Pare che nelle prime settimane di gennaio, dopo sedici anni di attesa (seppure la legge imponga una scadenza regolare di due anni), usciranno a Turi le nuove domande per l’assegnazione delle case popolari. A riferirlo ai nostri microfoni è Carmine Catalano, il quale rivendica a gran voce il successo di questo importante traguardo, per sé e per il comitato cittadino “Turi Futura” di cui fa parte. Ecco cosa ci ha detto: “Quello delle case popolari, è un impegno che mi sono preso tre anni fa con alcune persone, che non hanno casa e vivono in alloggi a pagamento pur non avendo un reddito per pagare l’affitto. Mi sono rivolto con determinazione anche all’ex Commissario prefettizio, riuscendo a far destinare dei fondi alle case popolari. Con le precedenti amministrazioni, Gigantelli e Resta, si parlava della questione, ma poi alla fine non si arrivava mai ad un risultato. Ringrazio l’ing. Di Bonaventura che ha convenuto con me che sul fatto si dovesse fare qualcosa. A Turi ci sono sei case vuote che, spero, andranno assegnate nel 2015. Ringrazio anche il consigliere Vito Notarnicola. Ora bisogna capire quante persone presenteranno domanda. Ci saranno dei parametri prestabiliti da un’agenzia esterna che il Comune ha individuato, per capire come bisogna fare la domanda. Sarà comunque L’Ente comunale a mettere la domanda online, in modo che tutti possano scaricarla. In questo caso bisogna vigilare, perché sicuramente ne verranno presentate molte. Stesso discorso andrebbe fatto anche per le case comunali”.

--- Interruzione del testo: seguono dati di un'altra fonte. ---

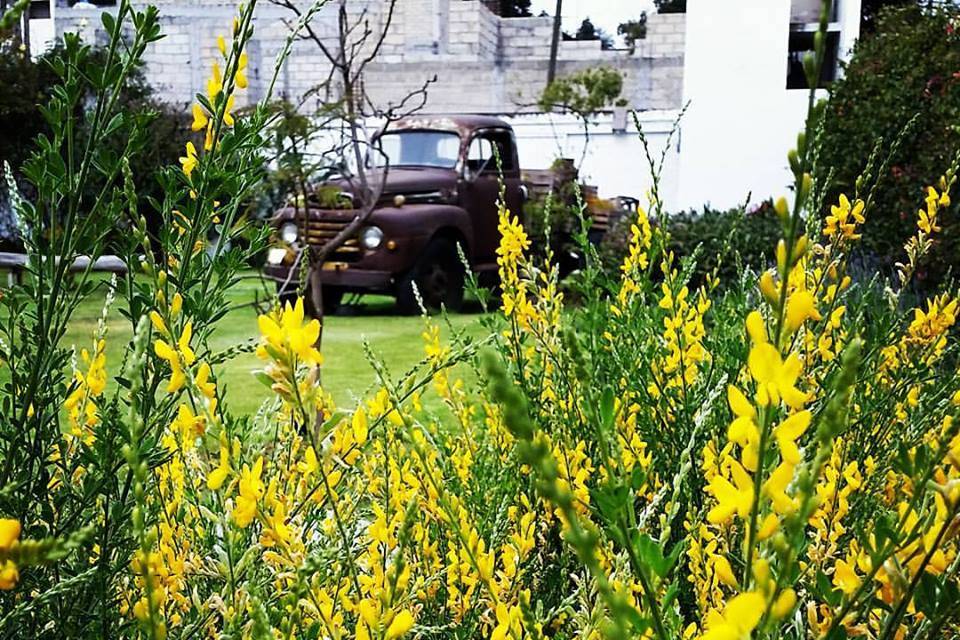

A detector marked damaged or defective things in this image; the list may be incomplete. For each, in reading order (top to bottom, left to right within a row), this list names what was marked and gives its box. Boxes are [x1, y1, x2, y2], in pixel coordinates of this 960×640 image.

rusty pickup truck [264, 117, 524, 316]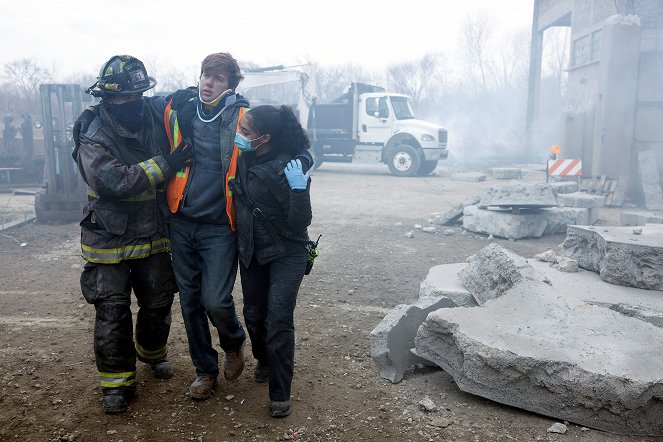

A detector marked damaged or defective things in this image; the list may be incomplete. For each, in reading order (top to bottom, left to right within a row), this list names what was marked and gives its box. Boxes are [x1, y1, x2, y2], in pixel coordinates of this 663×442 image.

broken concrete rubble [416, 245, 663, 436]
broken concrete rubble [560, 224, 663, 290]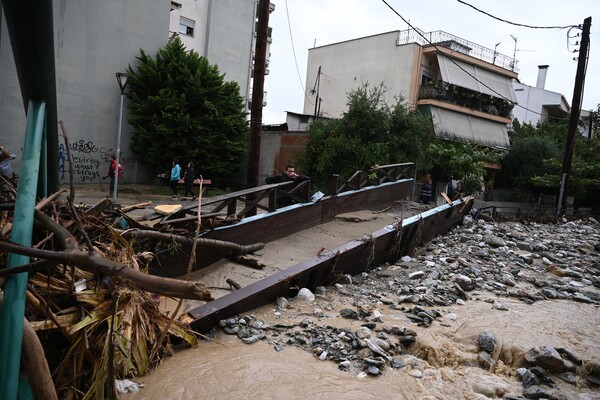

Anche sulla questione del Poliambulatorio, Catalano rivendica la paternità dell’iniziativa, in quanto impegnato su questo fronte da più di tre anni, a partire dall’Amministrazione Gigantelli. Sulla situazione attuale e su come Coppi e la Zaccheo vorranno agire afferma: “Nella lettera che si farà bisogna mettere delle date certe. Serve determinazione. Chiedo anche ai cittadini turesi di essere tutti uniti su questa questione altrimenti non risolviamo niente”.